5 Stars 4 Stars 3 Stars 2 Stars 1 Star 4.4 from 55 reviews
  • Author: Jessica
  • Prep Time: 1 hour 10 minutes
  • Cook Time: 1 hour 30 minutes
  • Total Time: 2 hours 40 minutes
  • Yield: 8 servings
  • Category: Main Course
  • Method: Baking
  • Cuisine: American

Description

This Classic Prime Rib recipe delivers a perfectly roasted, tender, and juicy prime rib with a flavorful crust. Ideal for special occasions, this simple yet impressive roast is seasoned generously with kosher salt and cracked black pepper, then oven-roasted to your preferred doneness, allowing the meat’s natural flavors to shine.


Ingredients

Scale

Roast

  • 8 pound standing rib roast or prime rib roast
  • Kosher salt, generously to taste
  • Cracked black pepper, generously to taste


Instructions

  1. Preheat Oven: Preheat your oven to 500 degrees Fahrenheit (260 degrees Celsius) to start cooking the prime rib with a high initial heat, which helps develop a flavorful crust.
···
• WRITTEN TASKS:
**a.** According to the prime rib recipe, to what temperature should the oven be preheated?
**b.** Copy the part of the prime rib recipe from "Ingredients" to "develop a flavorful crust.", word for word.
···
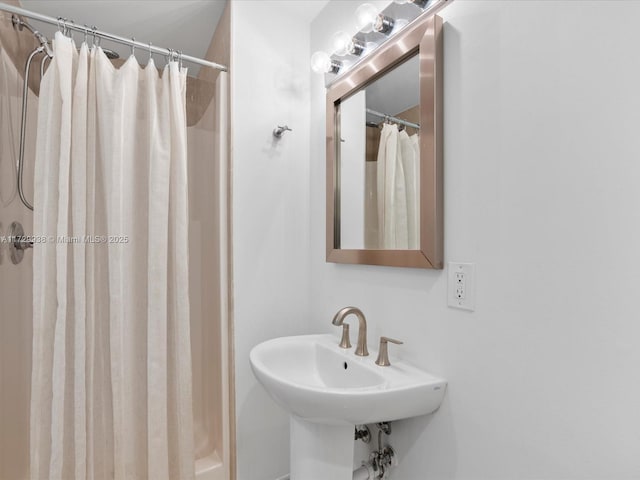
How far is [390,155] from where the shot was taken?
1.28 meters

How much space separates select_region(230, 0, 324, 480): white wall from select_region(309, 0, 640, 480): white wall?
2.39 ft

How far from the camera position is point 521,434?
···
• RESPONSES IN ORDER:
**a.** 500 degrees Fahrenheit (260 degrees Celsius)

**b.**
Ingredients

Scale

Roast

  • 8 pound standing rib roast or prime rib roast
  • Kosher salt, generously to taste
  • Cracked black pepper, generously to taste


Instructions

  1. Preheat Oven: Preheat your oven to 500 degrees Fahrenheit (260 degrees Celsius) to start cooking the prime rib with a high initial heat, which helps develop a flavorful crust.